Everyday Shame (Paper)
Rachael Miller
Jean Paul Sartre's 'Being and Nothingness' describes what it means to have an experience of shame, both for the Self and the Other. Sartre uses this description as a launching pad to claim that far from providing its own justification for its existence, the Self is determined by the Other. Is this assertion, however, necessarily a reasonable one? In this essay, I demonstrate that the answer to that question is ‘no.’ By providing a more in-depth description of Sartre’s account of the interaction with the Other, I show that the shame the Self experiences is not a reflection of the Other’s judgement, but a conditioned response to the Self’s intentional wrongdoing. I then employ Martin Heidegger’s concept of Das Man in conjunction with Jeremy Bentham's Panopticon to ultimately assert that shame’s true origin is as a self-enforced and mutually-policed political tool meant to encourage complacency among citizens of a state.
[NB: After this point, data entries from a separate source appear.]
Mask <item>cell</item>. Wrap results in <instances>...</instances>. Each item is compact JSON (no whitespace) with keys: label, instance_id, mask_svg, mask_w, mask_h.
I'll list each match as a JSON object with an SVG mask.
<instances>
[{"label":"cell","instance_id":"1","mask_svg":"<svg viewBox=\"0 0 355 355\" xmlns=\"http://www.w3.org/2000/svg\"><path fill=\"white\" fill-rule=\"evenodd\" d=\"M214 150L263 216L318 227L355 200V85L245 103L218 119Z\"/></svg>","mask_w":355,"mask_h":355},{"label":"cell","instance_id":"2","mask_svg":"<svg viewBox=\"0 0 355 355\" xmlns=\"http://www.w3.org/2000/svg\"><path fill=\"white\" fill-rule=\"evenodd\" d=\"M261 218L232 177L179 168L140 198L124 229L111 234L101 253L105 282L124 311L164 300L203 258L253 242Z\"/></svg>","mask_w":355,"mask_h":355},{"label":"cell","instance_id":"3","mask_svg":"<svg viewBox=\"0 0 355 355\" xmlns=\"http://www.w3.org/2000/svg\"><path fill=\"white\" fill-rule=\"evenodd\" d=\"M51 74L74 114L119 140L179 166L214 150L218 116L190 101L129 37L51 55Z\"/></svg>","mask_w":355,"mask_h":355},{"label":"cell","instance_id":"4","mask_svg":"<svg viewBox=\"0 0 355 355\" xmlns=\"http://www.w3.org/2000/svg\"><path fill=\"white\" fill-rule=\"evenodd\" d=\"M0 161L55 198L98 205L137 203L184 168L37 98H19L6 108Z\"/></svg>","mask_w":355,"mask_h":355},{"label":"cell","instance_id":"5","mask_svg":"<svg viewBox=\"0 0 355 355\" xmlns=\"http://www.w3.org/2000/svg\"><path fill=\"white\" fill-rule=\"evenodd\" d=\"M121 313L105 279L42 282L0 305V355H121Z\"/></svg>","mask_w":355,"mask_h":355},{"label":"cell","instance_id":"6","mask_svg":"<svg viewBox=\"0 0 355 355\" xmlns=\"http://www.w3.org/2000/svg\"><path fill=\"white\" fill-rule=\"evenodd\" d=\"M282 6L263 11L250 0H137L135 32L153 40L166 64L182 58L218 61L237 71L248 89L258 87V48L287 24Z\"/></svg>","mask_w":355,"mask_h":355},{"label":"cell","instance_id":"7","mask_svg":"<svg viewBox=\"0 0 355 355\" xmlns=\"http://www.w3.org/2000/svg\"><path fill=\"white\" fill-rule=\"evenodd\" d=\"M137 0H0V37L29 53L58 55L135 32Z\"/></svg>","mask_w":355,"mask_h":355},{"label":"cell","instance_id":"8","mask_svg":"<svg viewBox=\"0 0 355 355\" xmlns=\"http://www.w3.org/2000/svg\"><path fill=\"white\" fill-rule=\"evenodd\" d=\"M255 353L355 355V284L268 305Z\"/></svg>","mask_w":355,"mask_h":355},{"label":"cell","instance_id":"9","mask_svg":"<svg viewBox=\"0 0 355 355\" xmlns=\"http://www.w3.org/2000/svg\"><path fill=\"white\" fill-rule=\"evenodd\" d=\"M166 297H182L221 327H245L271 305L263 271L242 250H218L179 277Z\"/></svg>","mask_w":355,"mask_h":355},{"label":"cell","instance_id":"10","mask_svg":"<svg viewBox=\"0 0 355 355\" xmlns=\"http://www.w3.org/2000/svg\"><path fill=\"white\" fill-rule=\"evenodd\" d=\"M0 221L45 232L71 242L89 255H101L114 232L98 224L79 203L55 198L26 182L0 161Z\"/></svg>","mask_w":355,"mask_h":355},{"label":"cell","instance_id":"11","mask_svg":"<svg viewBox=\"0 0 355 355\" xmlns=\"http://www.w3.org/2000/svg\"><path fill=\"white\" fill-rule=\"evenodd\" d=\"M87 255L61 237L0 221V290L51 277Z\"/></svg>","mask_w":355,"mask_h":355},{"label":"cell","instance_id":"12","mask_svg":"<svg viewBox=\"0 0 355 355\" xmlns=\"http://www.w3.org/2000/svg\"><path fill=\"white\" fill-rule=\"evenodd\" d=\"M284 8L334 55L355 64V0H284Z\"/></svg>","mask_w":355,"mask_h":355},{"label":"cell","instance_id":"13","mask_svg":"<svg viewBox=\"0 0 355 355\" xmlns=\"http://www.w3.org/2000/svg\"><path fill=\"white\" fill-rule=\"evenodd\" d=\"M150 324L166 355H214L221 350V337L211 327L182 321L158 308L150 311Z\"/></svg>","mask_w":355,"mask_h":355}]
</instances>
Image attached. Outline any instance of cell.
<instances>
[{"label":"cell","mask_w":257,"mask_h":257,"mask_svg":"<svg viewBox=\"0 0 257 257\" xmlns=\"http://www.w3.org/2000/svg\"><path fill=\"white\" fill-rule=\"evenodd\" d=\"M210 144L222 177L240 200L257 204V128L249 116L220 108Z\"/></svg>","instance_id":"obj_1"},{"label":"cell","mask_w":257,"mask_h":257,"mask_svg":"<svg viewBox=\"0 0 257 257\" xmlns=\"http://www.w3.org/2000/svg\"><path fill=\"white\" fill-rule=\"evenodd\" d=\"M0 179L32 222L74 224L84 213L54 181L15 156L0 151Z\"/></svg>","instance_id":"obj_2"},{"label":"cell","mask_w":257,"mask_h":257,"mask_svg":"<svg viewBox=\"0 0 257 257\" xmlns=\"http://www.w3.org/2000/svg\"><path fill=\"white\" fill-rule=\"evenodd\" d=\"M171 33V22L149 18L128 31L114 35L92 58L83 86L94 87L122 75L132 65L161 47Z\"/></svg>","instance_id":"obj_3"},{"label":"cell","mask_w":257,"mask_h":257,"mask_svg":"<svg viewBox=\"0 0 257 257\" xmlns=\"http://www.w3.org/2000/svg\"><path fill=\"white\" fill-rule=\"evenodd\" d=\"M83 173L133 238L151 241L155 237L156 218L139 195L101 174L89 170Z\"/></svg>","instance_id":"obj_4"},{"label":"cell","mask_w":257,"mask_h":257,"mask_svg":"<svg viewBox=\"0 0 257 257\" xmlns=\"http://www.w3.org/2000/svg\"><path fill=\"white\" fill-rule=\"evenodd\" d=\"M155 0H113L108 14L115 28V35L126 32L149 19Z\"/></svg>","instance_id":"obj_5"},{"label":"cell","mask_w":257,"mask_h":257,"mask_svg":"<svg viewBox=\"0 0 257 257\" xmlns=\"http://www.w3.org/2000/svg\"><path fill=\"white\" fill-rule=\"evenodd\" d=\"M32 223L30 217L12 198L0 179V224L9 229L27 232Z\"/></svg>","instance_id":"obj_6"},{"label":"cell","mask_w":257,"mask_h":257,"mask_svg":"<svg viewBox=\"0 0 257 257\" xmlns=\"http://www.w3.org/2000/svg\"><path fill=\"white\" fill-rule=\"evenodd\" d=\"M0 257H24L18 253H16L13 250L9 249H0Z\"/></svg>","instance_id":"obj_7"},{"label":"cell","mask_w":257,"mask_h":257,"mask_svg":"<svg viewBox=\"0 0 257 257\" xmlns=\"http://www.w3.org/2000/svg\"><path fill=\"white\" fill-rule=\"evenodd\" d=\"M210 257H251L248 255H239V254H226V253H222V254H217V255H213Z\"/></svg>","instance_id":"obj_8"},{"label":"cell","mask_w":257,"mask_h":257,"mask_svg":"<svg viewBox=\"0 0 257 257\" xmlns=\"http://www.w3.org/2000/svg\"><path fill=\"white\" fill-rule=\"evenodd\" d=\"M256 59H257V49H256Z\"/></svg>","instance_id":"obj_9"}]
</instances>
Existentialism Paper Panel (Paper)
Alex Farley
Sartre’s construction of shame involves one subject temporarily reducing another to the status of an ‘object’; however, this subject still remains a free consciousness and is thus able to flip the dynamic on ‘the other’ to cast off shame. In contrast, with Fanon’s dynamic of oppression, in which subjecthood is destroyed, oppression cannot be reversed. This reversal, as explained by Gordon Lewis, is impossible due to the elevation of the oppressor to a God-like status. While Sartre’s construction is inadequate, he does make an important observation, that the emotion that one feels in the face of an eternal subject is fear. Combining this idea with Gordon’s duality of personhood yields the conclusion that in a society of oppression, shame is transformed to fear in oppressed individuals. I conclude by emphasizing the need of empowered individuals coming together to reform the status quo and embrace the role of being an ally.